Text provided:
--------
This Amendment No. 1 (this “Amendment”) to the statement on the Schedule 13D originally filed on February 11, 2011 (the “Original Schedule 13D”) is being filed on behalf of the Reporting Persons (as defined below) relating to the beneficial ownership of common stock, par value $0.01 per share (the “Common Stock”) of Verso Corp., a Delaware corporation (the “Issuer”). Unless otherwise defined, all capitalized terms used herein shall have the respective meanings given such terms in the Original Schedule 13D.  


This Amendment is the final amendment to the Original Schedule 13D and an exit filing for the Reporting Persons.  


Item 5. Interest in Securities of the Issuer

 

(a)  The Reporting Persons no longer hold any securities of the Issuer.


(b)  The Reporting Persons no longer hold any securities of the Issuer.


(c)  None of the Reporting Persons has effected any transaction in the shares during the past 60 days.  


·

On January 9, 2014, the Reporting Persons’ beneficial ownership dropped below the 5% Schedule 13D reporting threshold. The  Reporting Persons directed the Funds (as defined in Item 2 of the Original Schedule 13D) to sell, in the aggregate, 163,865 shares of the Issuer’s Common Stock on the New York Stock Exchange at a price of $4.097 per share for a total of $671,354.91.  


·

On April 1, 2014, the Reporting Persons’ beneficial ownership of the Issuer’s Common Stock dropped by more than 1% from the Reporting Persons’ beneficial ownership of the Issuer’s Common Stock as reported on the Original Schedule 13D.  The  Reporting Persons directed the Funds to sell, in the aggregate, 250,000 shares of the Issuer’s Common Stock on the New York Stock Exchange at a price of $2.9561 per share for a total of $739,025.
--------
Direction A: Can you edit the Schedule 13D amendment text, starting with "(a)  The Reporting" and going on through "past 60 days.", so that "transaction" becomes "trade"?
Direction B: Could you carry on with the Schedule 13D amendment from the point where it stops?

Collected material:
--------
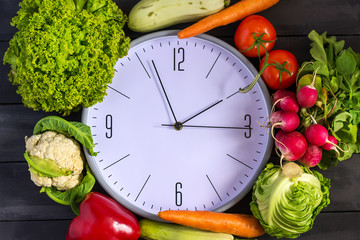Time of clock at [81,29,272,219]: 1:56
--------
Exercise answer A:
(a)  The Reporting Persons no longer hold any securities of the Issuer.


(b)  The Reporting Persons no longer hold any securities of the Issuer.


(c)  None of the Reporting Persons has effected any trade in the shares during the past 60 days.

Exercise answer B:
·

As of September 9, 2014, the Reporting Persons no longer held any Common Stock of the Issuer.  


(d)  Not applicable.


(e)  On January 9, 2014, the Reporting Persons’ beneficial ownership dropped below the 5% Schedule 13D reporting threshold.  The Reporting Persons no longer hold any securities of the Issuer.


Signatures

 

After reasonable inquiry and to the best of their knowledge and belief, each of the undersigned certifies that the information set forth in this statement is true, complete and correct.

 

Dated: February 13, 2015

 

 

AVENUE CAPITAL MANAGEMENT II, L.P.

By: Avenue Capital Management II GenPar, LLC,

its General Partner

 

By: /s/ Eric Ross 

Name: Eric Ross

Title: Attorney-in-Fact for Marc Lasry, Managing Member

 

 

 

AVENUE CAPITAL MANAGEMENT II GENPAR, LLC

 

By: /s/ Eric Ross                                                       

Name: Eric Ross

Title: Attorney-in-Fact for Marc Lasry, Managing Member

 



 

 

MARC LASRY

 

By: /s/ Eric Ross                                                       

Name: Eric Ross

Title: Attorney-in-Fact for Marc Lasry

 

 




 




Exhibit Index

 

 

Exhibit No.

Description

 

Exhibit 24

Power of Attorney for Marc Lasry, dated February 11, 2010 (incorporated by reference to Exhibit 24 to the filing on Schedule 13G/A relating to beneficial ownership of shares of common stock, par value $0.01 per share, of Spectrum Brand Holdings, Inc., filed with the Securities and Exchange Commission on June 25, 2010).


Exhibit 99.1

Joint Filing Agreement by and among the Reporting Persons dated February 13, 2015

 

 

 



 

EXHIBIT 99.1

 

 

JOINT FILING AGREEMENT

 

In accordance with Rule 13d-1(k)(1)(iii) under the Securities Exchange Act of 1934, as amended, the persons named below agree to the joint filing on behalf of each of them of a statement on Schedule 13D/A dated February 13, 2015 (including amendments thereto) with respect to the Common Stock of Verso Corp. This Joint Filing Agreement shall be filed as an Exhibit to such statement.

 

Dated: February 13, 2015

 

 

AVENUE CAPITAL MANAGEMENT II, L.P.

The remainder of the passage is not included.